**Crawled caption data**
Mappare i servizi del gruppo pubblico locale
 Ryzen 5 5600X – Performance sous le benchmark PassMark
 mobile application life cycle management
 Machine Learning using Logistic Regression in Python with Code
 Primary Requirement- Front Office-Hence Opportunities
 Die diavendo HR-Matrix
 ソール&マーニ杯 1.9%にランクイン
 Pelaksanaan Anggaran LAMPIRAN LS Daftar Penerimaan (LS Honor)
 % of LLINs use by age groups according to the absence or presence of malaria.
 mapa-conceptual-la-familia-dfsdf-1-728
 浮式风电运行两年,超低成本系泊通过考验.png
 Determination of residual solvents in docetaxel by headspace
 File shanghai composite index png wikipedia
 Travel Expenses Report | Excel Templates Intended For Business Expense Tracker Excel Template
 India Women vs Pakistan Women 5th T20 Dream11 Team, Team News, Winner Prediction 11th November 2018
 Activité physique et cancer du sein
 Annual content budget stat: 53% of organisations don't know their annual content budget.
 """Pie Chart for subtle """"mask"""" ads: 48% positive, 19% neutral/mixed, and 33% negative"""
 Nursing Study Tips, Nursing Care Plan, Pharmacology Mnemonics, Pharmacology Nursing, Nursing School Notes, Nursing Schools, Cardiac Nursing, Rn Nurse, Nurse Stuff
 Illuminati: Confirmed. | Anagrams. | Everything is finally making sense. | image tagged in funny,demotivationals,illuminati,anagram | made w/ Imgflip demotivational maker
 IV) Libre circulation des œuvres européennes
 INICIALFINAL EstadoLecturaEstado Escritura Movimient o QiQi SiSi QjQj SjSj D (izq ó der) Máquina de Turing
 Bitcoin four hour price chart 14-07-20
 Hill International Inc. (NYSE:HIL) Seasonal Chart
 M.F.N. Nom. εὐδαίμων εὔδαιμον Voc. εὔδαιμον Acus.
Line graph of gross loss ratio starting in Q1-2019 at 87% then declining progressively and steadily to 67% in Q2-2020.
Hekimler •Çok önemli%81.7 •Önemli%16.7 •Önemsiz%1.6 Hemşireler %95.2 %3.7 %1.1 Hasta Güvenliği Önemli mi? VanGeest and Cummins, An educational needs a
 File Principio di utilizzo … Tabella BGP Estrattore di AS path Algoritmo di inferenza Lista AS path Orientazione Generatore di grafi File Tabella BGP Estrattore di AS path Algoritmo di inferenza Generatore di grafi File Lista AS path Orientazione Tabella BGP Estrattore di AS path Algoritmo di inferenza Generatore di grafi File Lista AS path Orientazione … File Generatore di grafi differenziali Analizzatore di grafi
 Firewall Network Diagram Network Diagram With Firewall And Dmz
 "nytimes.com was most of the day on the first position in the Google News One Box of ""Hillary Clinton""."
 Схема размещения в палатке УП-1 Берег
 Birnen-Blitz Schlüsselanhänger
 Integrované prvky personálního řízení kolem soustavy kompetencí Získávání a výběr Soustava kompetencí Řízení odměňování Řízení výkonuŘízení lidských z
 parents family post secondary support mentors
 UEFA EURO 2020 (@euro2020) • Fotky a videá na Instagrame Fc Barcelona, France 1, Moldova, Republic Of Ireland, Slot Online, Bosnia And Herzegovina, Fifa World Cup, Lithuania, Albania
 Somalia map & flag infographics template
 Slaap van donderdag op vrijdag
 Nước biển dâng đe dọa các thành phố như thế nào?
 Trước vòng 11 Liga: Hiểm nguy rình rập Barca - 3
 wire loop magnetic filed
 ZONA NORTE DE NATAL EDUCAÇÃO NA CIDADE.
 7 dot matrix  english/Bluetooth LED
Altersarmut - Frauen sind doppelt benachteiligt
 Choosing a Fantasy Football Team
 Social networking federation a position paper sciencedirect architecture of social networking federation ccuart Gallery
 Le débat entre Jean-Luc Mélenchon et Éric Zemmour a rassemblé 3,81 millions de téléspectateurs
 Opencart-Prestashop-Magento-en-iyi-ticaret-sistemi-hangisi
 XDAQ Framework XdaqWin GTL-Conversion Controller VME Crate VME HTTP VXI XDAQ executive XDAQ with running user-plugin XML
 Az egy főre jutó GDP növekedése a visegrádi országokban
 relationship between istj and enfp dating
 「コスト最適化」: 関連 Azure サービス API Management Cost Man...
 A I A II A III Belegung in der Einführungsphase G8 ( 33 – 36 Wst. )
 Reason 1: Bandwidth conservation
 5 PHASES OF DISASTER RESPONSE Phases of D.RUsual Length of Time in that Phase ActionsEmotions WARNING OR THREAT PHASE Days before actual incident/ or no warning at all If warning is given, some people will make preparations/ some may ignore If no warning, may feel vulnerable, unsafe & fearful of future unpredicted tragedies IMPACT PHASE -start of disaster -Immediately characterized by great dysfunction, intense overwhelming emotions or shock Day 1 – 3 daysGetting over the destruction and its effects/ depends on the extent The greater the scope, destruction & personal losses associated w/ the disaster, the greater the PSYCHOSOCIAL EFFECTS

**Task brief**
Return all of the data exactly as it reads.

**Response to the task**
Mappare i servizi del gruppo pubblico locale
 Ryzen 5 5600X – Performance sous le benchmark PassMark
 mobile application life cycle management
 Machine Learning using Logistic Regression in Python with Code
 Primary Requirement- Front Office-Hence Opportunities
 Die diavendo HR-Matrix
 ソール&マーニ杯 1.9%にランクイン
 Pelaksanaan Anggaran LAMPIRAN LS Daftar Penerimaan (LS Honor)
 % of LLINs use by age groups according to the absence or presence of malaria.
 mapa-conceptual-la-familia-dfsdf-1-728
 浮式风电运行两年,超低成本系泊通过考验.png
 Determination of residual solvents in docetaxel by headspace
 File shanghai composite index png wikipedia
 Travel Expenses Report | Excel Templates Intended For Business Expense Tracker Excel Template
 India Women vs Pakistan Women 5th T20 Dream11 Team, Team News, Winner Prediction 11th November 2018
 Activité physique et cancer du sein
 Annual content budget stat: 53% of organisations don't know their annual content budget.
 """Pie Chart for subtle """"mask"""" ads: 48% positive, 19% neutral/mixed, and 33% negative"""
 Nursing Study Tips, Nursing Care Plan, Pharmacology Mnemonics, Pharmacology Nursing, Nursing School Notes, Nursing Schools, Cardiac Nursing, Rn Nurse, Nurse Stuff
 Illuminati: Confirmed. | Anagrams. | Everything is finally making sense. | image tagged in funny,demotivationals,illuminati,anagram | made w/ Imgflip demotivational maker
 IV) Libre circulation des œuvres européennes
 INICIALFINAL EstadoLecturaEstado Escritura Movimient o QiQi SiSi QjQj SjSj D (izq ó der) Máquina de Turing
 Bitcoin four hour price chart 14-07-20
 Hill International Inc. (NYSE:HIL) Seasonal Chart
 M.F.N. Nom. εὐδαίμων εὔδαιμον Voc. εὔδαιμον Acus.
Line graph of gross loss ratio starting in Q1-2019 at 87% then declining progressively and steadily to 67% in Q2-2020.
Hekimler •Çok önemli%81.7 •Önemli%16.7 •Önemsiz%1.6 Hemşireler %95.2 %3.7 %1.1 Hasta Güvenliği Önemli mi? VanGeest and Cummins, An educational needs a
 File Principio di utilizzo … Tabella BGP Estrattore di AS path Algoritmo di inferenza Lista AS path Orientazione Generatore di grafi File Tabella BGP Estrattore di AS path Algoritmo di inferenza Generatore di grafi File Lista AS path Orientazione Tabella BGP Estrattore di AS path Algoritmo di inferenza Generatore di grafi File Lista AS path Orientazione … File Generatore di grafi differenziali Analizzatore di grafi
 Firewall Network Diagram Network Diagram With Firewall And Dmz
 "nytimes.com was most of the day on the first position in the Google News One Box of ""Hillary Clinton""."
 Схема размещения в палатке УП-1 Берег
 Birnen-Blitz Schlüsselanhänger
 Integrované prvky personálního řízení kolem soustavy kompetencí Získávání a výběr Soustava kompetencí Řízení odměňování Řízení výkonuŘízení lidských z
 parents family post secondary support mentors
 UEFA EURO 2020 (@euro2020) • Fotky a videá na Instagrame Fc Barcelona, France 1, Moldova, Republic Of Ireland, Slot Online, Bosnia And Herzegovina, Fifa World Cup, Lithuania, Albania
 Somalia map & flag infographics template
 Slaap van donderdag op vrijdag
 Nước biển dâng đe dọa các thành phố như thế nào?
 Trước vòng 11 Liga: Hiểm nguy rình rập Barca - 3
 wire loop magnetic filed
 ZONA NORTE DE NATAL EDUCAÇÃO NA CIDADE.
 7 dot matrix  english/Bluetooth LED
Altersarmut - Frauen sind doppelt benachteiligt
 Choosing a Fantasy Football Team
 Social networking federation a position paper sciencedirect architecture of social networking federation ccuart Gallery
 Le débat entre Jean-Luc Mélenchon et Éric Zemmour a rassemblé 3,81 millions de téléspectateurs
 Opencart-Prestashop-Magento-en-iyi-ticaret-sistemi-hangisi
 XDAQ Framework XdaqWin GTL-Conversion Controller VME Crate VME HTTP VXI XDAQ executive XDAQ with running user-plugin XML
 Az egy főre jutó GDP növekedése a visegrádi országokban
 relationship between istj and enfp dating
 「コスト最適化」: 関連 Azure サービス API Management Cost Man...
 A I A II A III Belegung in der Einführungsphase G8 ( 33 – 36 Wst. )
 Reason 1: Bandwidth conservation
 5 PHASES OF DISASTER RESPONSE Phases of D.RUsual Length of Time in that Phase ActionsEmotions WARNING OR THREAT PHASE Days before actual incident/ or no warning at all If warning is given, some people will make preparations/ some may ignore If no warning, may feel vulnerable, unsafe & fearful of future unpredicted tragedies IMPACT PHASE -start of disaster -Immediately characterized by great dysfunction, intense overwhelming emotions or shock Day 1 – 3 daysGetting over the destruction and its effects/ depends on the extent The greater the scope, destruction & personal losses associated w/ the disaster, the greater the PSYCHOSOCIAL EFFECTS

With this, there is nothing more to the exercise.